Мы преднамеренно остановились ближе на теоретическом примерном пояснении объектов, закрепленных на рассмотренном фотоснимке, чтобы показать насколько хаотичное по виду это пестрое собрание зверей и птиц, смонтированных нашим препаратором без всякого теоретического плана, (а руководствуясь лишь состоянием мездры и волоса!) является не только группой чучел, но собранием научных аргументов, выясняющих определенные процессы и соотношения в животном мире.

С максимальной четкостью здесь выступает преимущество общебиологических музеев типа Дарвиновского над более обычными Музеями систематического типа. И действительно, насколько при организации последних жесткость содержания определяет строго установленный подбор объектов и отчасти их приобретения, настолько в общебиологическом музее самые различные объекты могут заменять друг друга: пояснять ли Ламаркизм помощью Жираффы или Страуса, а учение «влияние среды» — лохматым тигром или леопардом — в сущности довольно безразлично.

Этой большей независимостью материала от его идейного истолкования (любой объект природы может быть интерпретирован, а значит и использован в музее в самых разных целях и аспектах..) — достигается и то, что при подборе основной экспонатуры нашего Музея план, порядок монтировки препаратов представлял второстепенное значение: начинать ли с монтировки препаратов по Отделу Жоффруизма или Дарвинизма, Менделизма и Мутационизма — в сущности довольно равнозначно, раз отделы эти обязательно должны быть полностью представлены в Музее.

Эта неосуществленность порядка или плана монтировки наших препаратов подтверждается еще и тем, что подавляющее большинство работ Федулова (как и других сотрудников Музея) предназначены для будущего здания Музея, поскольку в занимаемом ныне помещении никаких особых переэкспозиций не предполагается; достигнутая долгим опытом, фактически проверенная многолетней практикой, блестяще оправдавшая себя во мнении десятков тысяч посетителей, теперешняя экспозиция Дарвиновского Музея содержит все необходимое для массовой работы с экскурсантами, а возрастающая теснота имеющихся помещений — исключает всякую возможность размещения новых экспонатов в выставочных залах. При подобной постановке дела план или порядок монтировки тех или иных объектов не имеет актуального значения и продолжая неустанно создавать все новые художественно-научные ценности Музей наш руководится не столько интересами теперешней экспозиции и теперешних посетителей, сколько сознанием необходимости использования таланта и сил и преданности Музею нашего Федулова и сохранения на будущие времена и для грядущих посетителей Музея уникальных его сокровищ.

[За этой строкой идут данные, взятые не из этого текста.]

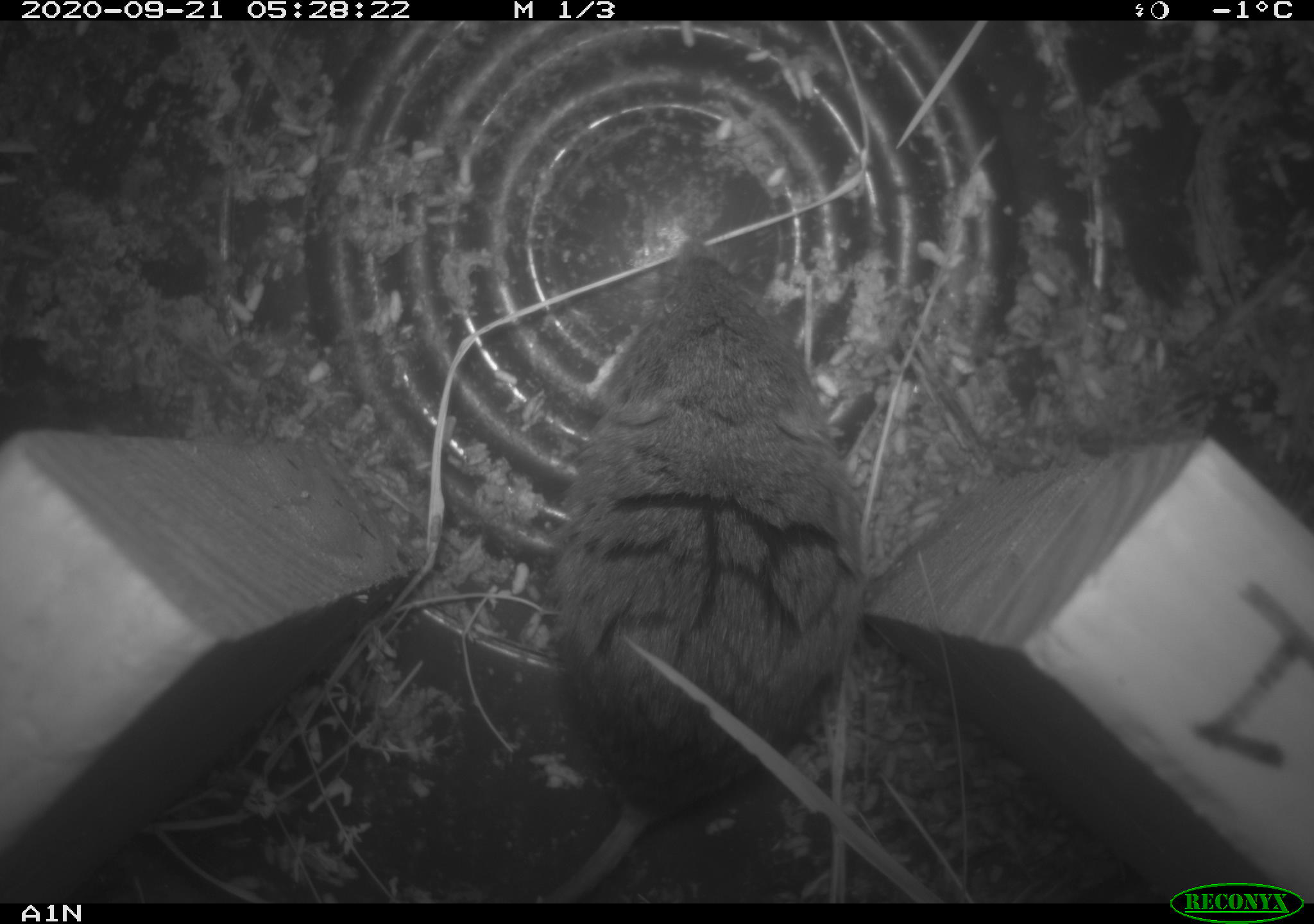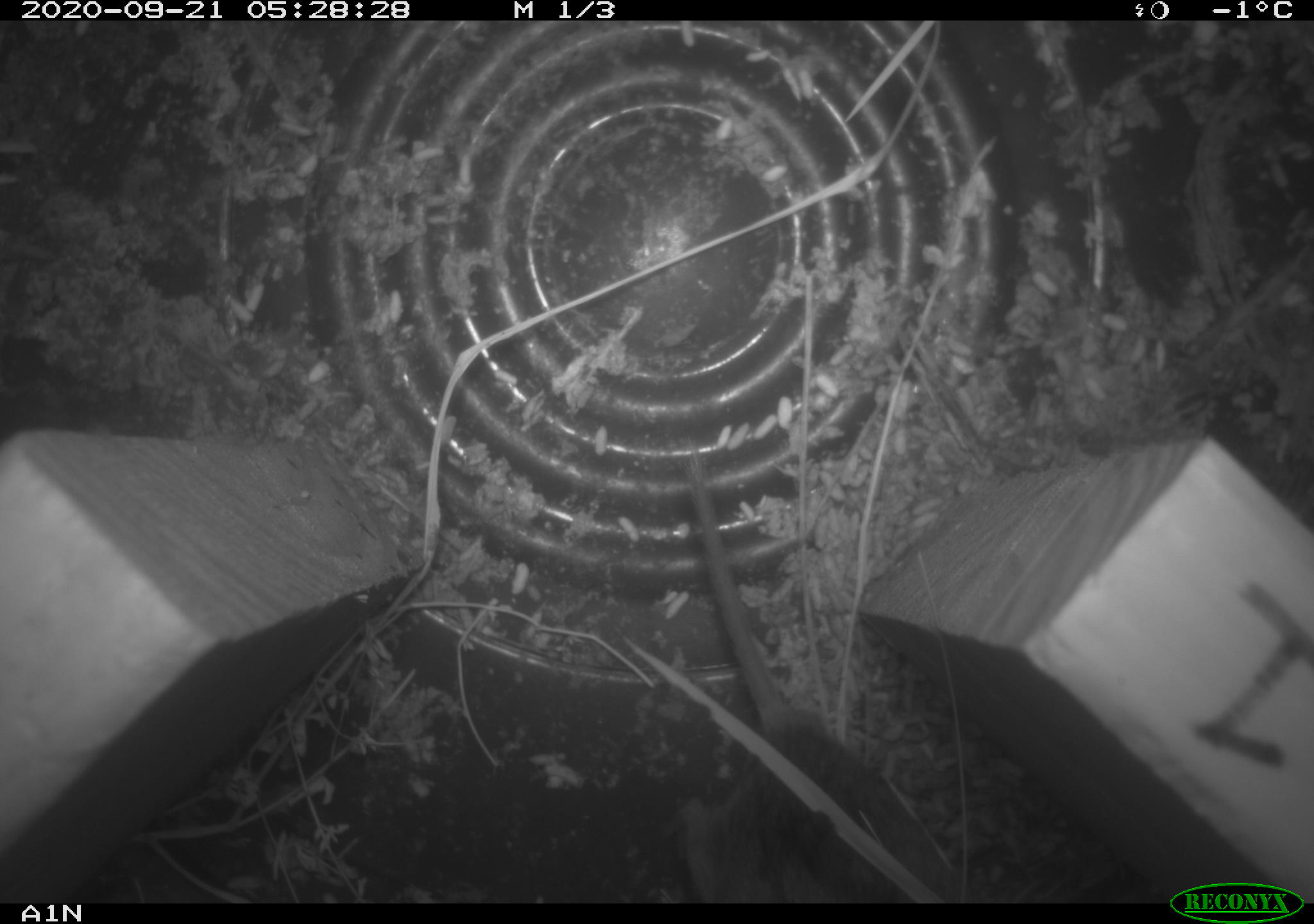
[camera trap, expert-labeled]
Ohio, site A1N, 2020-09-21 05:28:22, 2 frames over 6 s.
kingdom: Animalia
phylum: Chordata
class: Mammalia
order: Rodentia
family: Cricetidae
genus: Microtus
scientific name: Microtus pennsylvanicus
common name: meadow vole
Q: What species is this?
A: Meadow vole (Microtus pennsylvanicus).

К изложенным соображениям присоединяются другие столь же внешние и оттого не менее реальные.

Порядок выполнения препараторских работ определяется не только их идейной важностью, но всего прежде состоянием соответствующих материалов.

Собиравшие в продолжение десятков лет звериные и птичьи шкурки, получавшиеся в свое время с отдаленнейших концов земного шара очень часто требуют самого спешного переведения их на положение стойких выставочных препаратов, не считаясь ни с какими априорными идейными программами и планами в силу самого технического состояния шкур: развития жировых кислот, грозящих при дальнейшем пребывании в немонтированном виде — неизбежной гибелью самих объектов. Можно привести десятки, сотни случаев, когда путем такого экстренного монтажа старых прелых и «горелых» шкур нам удавалось сохранить ценнейшие порою уникальные объекты.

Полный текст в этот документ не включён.